Recounts the history and rituals of ten Jewish holidays, including appropriate games, recipes, and songs.

The Jewish Family Ethics Textbook

The Jewish Family Ethics Textbook
Author :
Publisher : U of Nebraska Press
Total Pages : 382
Release :
ISBN-10 : 9780827613232
ISBN-13 : 0827613237
Rating : 4/5 (32 Downloads)

Synopsis The Jewish Family Ethics Textbook by : Neal Scheindlin

The Jewish Family Ethics Textbook guides teachers and students of all ages and backgrounds in mining classical and modern Jewish texts to inform decision-making on hard choices.

Stranger in My Own Country

Stranger in My Own Country
Author :
Publisher : Macmillan + ORM
Total Pages : 222
Release :
ISBN-10 : 9781429953788
ISBN-13 : 1429953780
Rating : 4/5 (88 Downloads)

Synopsis Stranger in My Own Country by : Yascha Mounk

A moving and unsettling exploration of a young man's formative years in a country still struggling with its past As a Jew in postwar Germany, Yascha Mounk felt like a foreigner in his own country. When he mentioned that he is Jewish, some made anti-Semitic jokes or talked about the superiority of the Aryan race. Others, sincerely hoping to atone for the country's past, fawned over him with a forced friendliness he found just as alienating. Vivid and fascinating, Stranger in My Own Country traces the contours of Jewish life in a country still struggling with the legacy of the Third Reich and portrays those who, inevitably, continue to live in its shadow. Marshaling an extraordinary range of material into a lively narrative, Mounk surveys his countrymen's responses to "the Jewish question." Examining history, the story of his family, and his own childhood, he shows that anti-Semitism and far-right extremism have long coexisted with self-conscious philo-Semitism in postwar Germany. But of late a new kind of resentment against Jews has come out in the open. Unnoticed by much of the outside world, the desire for a "finish line" that would spell a definitive end to the country's obsession with the past is feeding an emphasis on German victimhood. Mounk shows how, from the government's pursuit of a less "apologetic" foreign policy to the way the country's idea of the Volk makes life difficult for its immigrant communities, a troubled nationalism is shaping Germany's future.

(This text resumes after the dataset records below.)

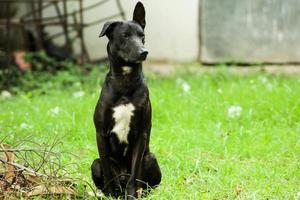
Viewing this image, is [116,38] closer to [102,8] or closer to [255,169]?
[255,169]

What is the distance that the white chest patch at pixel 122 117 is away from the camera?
4297mm

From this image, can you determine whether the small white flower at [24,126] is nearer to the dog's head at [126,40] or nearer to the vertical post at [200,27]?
the dog's head at [126,40]

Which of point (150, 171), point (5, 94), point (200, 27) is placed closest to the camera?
point (150, 171)

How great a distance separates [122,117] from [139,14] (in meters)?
0.70

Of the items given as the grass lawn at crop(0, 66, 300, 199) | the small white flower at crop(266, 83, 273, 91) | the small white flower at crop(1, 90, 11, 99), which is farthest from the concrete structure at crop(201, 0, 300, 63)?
the small white flower at crop(1, 90, 11, 99)

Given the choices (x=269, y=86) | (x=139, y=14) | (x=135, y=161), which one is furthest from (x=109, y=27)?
(x=269, y=86)

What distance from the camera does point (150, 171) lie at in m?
4.54

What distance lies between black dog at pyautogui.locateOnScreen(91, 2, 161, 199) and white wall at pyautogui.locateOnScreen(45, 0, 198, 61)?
5081 mm

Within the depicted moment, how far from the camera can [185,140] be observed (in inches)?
229

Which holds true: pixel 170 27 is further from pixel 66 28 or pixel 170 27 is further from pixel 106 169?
pixel 106 169

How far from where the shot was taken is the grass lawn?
4.81 meters

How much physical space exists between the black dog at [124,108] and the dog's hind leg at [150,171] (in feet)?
0.11

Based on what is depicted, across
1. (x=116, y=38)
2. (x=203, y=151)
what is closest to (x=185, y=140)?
(x=203, y=151)

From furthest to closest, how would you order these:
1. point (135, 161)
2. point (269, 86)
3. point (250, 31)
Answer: point (250, 31), point (269, 86), point (135, 161)
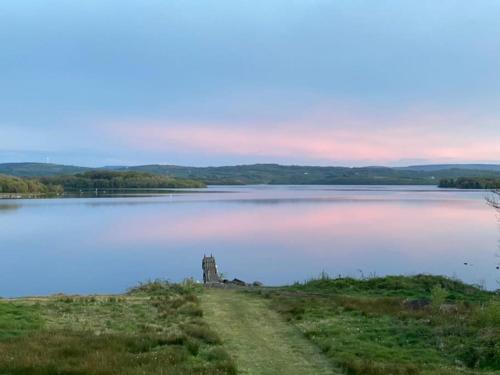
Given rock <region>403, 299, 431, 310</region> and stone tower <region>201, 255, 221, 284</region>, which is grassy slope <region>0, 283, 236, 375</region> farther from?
stone tower <region>201, 255, 221, 284</region>

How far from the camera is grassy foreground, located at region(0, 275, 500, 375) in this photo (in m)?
7.69

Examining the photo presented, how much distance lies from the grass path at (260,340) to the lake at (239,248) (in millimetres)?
12047

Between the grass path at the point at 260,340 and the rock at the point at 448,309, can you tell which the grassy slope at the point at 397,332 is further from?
the grass path at the point at 260,340

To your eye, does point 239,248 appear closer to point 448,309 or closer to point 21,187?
point 448,309

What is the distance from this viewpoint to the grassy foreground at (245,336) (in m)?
7.69

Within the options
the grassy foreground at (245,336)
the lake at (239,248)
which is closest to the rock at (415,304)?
the grassy foreground at (245,336)

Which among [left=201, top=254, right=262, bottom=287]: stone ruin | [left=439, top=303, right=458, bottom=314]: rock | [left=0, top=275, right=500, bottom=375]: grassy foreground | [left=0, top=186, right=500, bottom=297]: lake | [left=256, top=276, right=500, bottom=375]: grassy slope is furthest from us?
[left=0, top=186, right=500, bottom=297]: lake

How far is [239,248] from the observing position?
126ft

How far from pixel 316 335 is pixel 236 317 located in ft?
8.42

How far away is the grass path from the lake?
1205 centimetres

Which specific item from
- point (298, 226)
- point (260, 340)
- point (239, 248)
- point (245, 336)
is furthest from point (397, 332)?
point (298, 226)

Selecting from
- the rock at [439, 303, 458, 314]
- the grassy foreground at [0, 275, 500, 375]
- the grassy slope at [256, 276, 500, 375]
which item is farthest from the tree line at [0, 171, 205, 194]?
the rock at [439, 303, 458, 314]

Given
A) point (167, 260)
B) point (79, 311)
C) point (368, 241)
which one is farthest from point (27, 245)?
point (79, 311)

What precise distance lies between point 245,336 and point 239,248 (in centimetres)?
2834
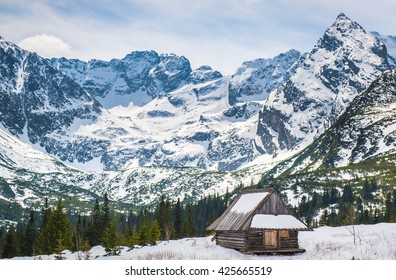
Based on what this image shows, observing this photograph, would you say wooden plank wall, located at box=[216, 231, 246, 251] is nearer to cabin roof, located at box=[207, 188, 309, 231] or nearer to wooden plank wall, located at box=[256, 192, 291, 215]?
cabin roof, located at box=[207, 188, 309, 231]

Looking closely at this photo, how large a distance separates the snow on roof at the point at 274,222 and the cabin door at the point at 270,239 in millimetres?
1547

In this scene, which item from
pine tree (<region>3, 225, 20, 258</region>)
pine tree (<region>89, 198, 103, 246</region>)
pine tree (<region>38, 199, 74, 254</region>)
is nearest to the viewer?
pine tree (<region>38, 199, 74, 254</region>)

Adoption and the Jewish Family

Adoption and the Jewish Family
Author :
Publisher : Jewish Publication Society
Total Pages : 322
Release :
ISBN-10 : 0827606532
ISBN-13 : 9780827606531
Rating : 4/5 (32 Downloads)

Synopsis Adoption and the Jewish Family by : Shelley Kapnek Rosenberg

An indispensable resource to those families considering or affected by adoption, this book takes an informed look at adoption from a Jewish perspective and will prepare readers for the many unforeseen challenges that may arise.

Surviving Salvation

Surviving Salvation
Author :
Publisher : NYU Press
Total Pages : 180
Release :
ISBN-10 : 0814792537
ISBN-13 : 9780814792537
Rating : 4/5 (37 Downloads)

Synopsis Surviving Salvation by : Dr. Ruth K. Westheimer

Their mutual interest in the Ethiopian Jews, as well as a series of unique circumstances, led them to join forces to produce this engrossing and handsomely illustrated volume. But this is not a book about the journey of the Ethiopian Jews; rather it is a chronicle of their experiences once they reached their destination. In Ethiopia, they were united by a shared faith and a broad network of kinship ties that served as the foundation of their rural communal society. They observed a form of religion based on the Bible that included customs such as the isolation of women during menstruation, long abandoned by Jewish communities elsewhere in the world. Suddenly transplanted, they are becoming rapidly and aggressively assimilated. Thrust from isolated villages without electricity or running water into the urban bustle of modern, postindustrial society, Ethiopian Jews have seen their family relationships radically transformed.